PP2A activity assay-
The cells or tissues were lysed in the lysis buffer containing 50 mM Tris-HCl, pH 7.4, 150 mM NaCl, 1 mM EDTA, 1% Triton X-100. 40 nM PPP2CA was incubated with 50 nM PPP2R1A in TBS with or without mutation of PPP2R1A in the absence or presence of 10 µM PGA1 for 30 min at 37 °C. For determining the activity of PP2A, 60 mM Thr phosphopeptide (KRpTIRR, Merck/Millipore, Shanghai, China) was added to the solution and incubated at 37 °C for 25 min.
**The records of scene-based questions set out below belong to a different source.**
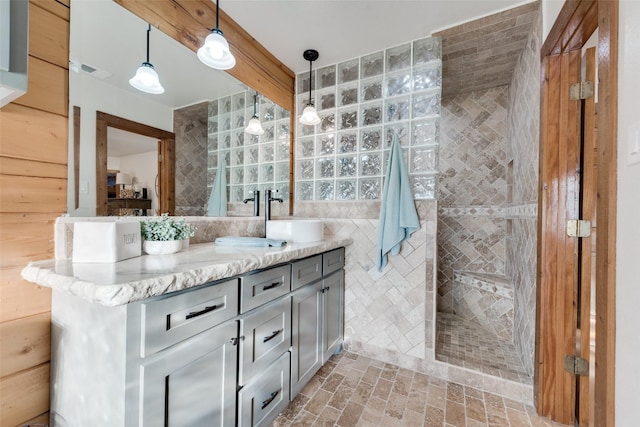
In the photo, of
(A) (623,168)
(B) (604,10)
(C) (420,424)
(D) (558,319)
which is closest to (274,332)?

The free phosphate was measured colorimetrically by malachite green kit (Cayman) according to manufacturer’s instructions.
Animal Committee-
All animals were handled according to the guidelines for the care and use of medical laboratory animals (Ministry of Health, Peoples Republic of China, 1998) and the guide lines of the laboratory animal ethical standards of Northeastern University.
Statistical Analysis-
All data are presented as the means ± S.E. of independent experiments. The statistical significance of the differences between the means was determined using Student’s t test or one-way analysis of variance, where appropriate. If the means were significantly different, multiple pair wise comparisons were performed using Tukey’s post hoc test.